**Extrait fourni**
____________
Dimanche, le Mali, le Niger et le Burkina Faso ont simultanément annoncé leur retrait de la Communauté économique des Etats de l’Afrique de l’Ouest (CEDEAO), déclarant que l’organisation régionale était sous le contrôle de “puissances étrangères” et ne parvenait pas à résoudre efficacement les problèmes auxquels ils sont confrontés, notamment celui du terrorisme.

Les prémices de cette démarche ont émergé le 16 septembre dernier, lorsque les trois pays ont signé la Charte du Liptako-Gourma, créant ainsi l’Alliance des Etats du Sahel (AES). Cette alliance, survenue cinq mois après le retrait du Mali du G5 Sahel soutenu par la France, vise à assurer la défense collective contre les menaces terroristes.
____________
**Lignes affichées**
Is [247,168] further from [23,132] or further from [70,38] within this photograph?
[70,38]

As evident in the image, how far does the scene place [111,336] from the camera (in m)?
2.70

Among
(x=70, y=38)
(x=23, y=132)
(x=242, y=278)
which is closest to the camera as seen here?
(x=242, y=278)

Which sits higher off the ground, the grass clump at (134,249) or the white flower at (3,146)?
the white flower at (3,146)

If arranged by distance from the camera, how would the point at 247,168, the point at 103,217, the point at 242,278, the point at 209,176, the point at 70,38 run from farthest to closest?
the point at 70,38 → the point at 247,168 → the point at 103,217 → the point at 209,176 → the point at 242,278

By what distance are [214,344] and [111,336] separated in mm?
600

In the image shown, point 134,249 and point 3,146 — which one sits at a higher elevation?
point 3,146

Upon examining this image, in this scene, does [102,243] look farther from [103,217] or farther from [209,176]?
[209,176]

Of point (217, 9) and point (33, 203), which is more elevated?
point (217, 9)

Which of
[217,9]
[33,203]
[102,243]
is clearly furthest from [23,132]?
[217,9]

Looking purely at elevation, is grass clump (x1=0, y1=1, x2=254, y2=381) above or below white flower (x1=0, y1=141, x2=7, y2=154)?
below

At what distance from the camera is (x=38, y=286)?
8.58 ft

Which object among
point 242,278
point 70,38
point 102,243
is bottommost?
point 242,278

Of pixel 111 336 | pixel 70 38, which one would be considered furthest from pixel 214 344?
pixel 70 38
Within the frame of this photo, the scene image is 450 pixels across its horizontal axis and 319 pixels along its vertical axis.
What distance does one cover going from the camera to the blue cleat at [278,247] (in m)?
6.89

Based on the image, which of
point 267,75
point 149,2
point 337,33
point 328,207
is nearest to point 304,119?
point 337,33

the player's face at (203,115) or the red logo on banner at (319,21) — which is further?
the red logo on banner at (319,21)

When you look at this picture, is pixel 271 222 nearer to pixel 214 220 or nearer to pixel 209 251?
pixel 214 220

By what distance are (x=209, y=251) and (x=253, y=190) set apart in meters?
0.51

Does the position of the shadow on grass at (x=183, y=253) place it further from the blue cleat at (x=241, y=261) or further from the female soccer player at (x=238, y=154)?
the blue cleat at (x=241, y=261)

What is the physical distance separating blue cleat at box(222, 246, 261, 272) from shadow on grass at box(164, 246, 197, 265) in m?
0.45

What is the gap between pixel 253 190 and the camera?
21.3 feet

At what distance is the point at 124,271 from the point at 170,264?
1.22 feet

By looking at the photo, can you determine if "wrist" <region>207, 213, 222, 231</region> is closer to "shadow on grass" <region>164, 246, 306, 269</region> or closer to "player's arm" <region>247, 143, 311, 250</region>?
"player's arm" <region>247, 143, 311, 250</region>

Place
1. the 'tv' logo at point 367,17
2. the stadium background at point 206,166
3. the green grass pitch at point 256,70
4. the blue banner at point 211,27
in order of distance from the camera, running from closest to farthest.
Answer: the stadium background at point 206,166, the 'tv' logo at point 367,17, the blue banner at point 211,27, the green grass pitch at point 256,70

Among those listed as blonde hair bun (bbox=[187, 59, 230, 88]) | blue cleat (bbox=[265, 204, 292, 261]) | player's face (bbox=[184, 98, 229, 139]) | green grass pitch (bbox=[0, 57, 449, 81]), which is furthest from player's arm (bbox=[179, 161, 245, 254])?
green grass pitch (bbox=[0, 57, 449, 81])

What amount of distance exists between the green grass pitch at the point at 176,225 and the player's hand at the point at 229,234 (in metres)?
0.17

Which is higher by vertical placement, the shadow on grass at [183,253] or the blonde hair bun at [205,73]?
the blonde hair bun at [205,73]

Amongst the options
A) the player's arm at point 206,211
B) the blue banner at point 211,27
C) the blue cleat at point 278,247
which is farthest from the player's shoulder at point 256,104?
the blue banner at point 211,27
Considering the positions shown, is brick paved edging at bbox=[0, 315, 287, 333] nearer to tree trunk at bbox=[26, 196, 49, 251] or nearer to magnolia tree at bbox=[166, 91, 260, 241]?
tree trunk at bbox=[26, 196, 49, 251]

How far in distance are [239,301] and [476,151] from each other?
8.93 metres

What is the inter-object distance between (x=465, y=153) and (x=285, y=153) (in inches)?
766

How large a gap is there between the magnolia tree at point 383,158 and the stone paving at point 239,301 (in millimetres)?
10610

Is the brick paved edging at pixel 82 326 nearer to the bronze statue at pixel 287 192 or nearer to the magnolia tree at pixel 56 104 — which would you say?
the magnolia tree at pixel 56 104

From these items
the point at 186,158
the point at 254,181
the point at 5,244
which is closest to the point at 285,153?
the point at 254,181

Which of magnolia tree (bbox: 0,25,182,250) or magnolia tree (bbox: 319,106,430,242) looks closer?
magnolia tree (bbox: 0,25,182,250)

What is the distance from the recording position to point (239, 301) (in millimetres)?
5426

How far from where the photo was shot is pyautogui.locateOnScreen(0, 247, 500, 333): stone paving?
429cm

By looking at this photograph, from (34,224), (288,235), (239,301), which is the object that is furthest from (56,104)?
____________
Pour chaque affirmation ci-après, dites par oui ou par non si elle concorde avec l'extrait fourni, et justifiez en citant fidèlement les mots décisifs de cet extrait.
(a) Le Mali, le Niger et le Burkina Faso ont annoncé leur retrait de la CEDEAO en même temps.
(b) La Charte du Liptako-Gourma a été signée le 16 septembre.
(c) L'Alliance des Etats du Sahel a vu le jour avant le retrait du Mali du G5 Sahel.

(a) Oui : « le Mali, le Niger et le Burkina Faso ont simultanément annoncé leur retrait »
(b) Oui : « le 16 septembre dernier, lorsque les trois pays ont signé la Charte du Liptako-Gourma »
(c) Non : « survenue cinq mois après le retrait du Mali du G5 Sahel »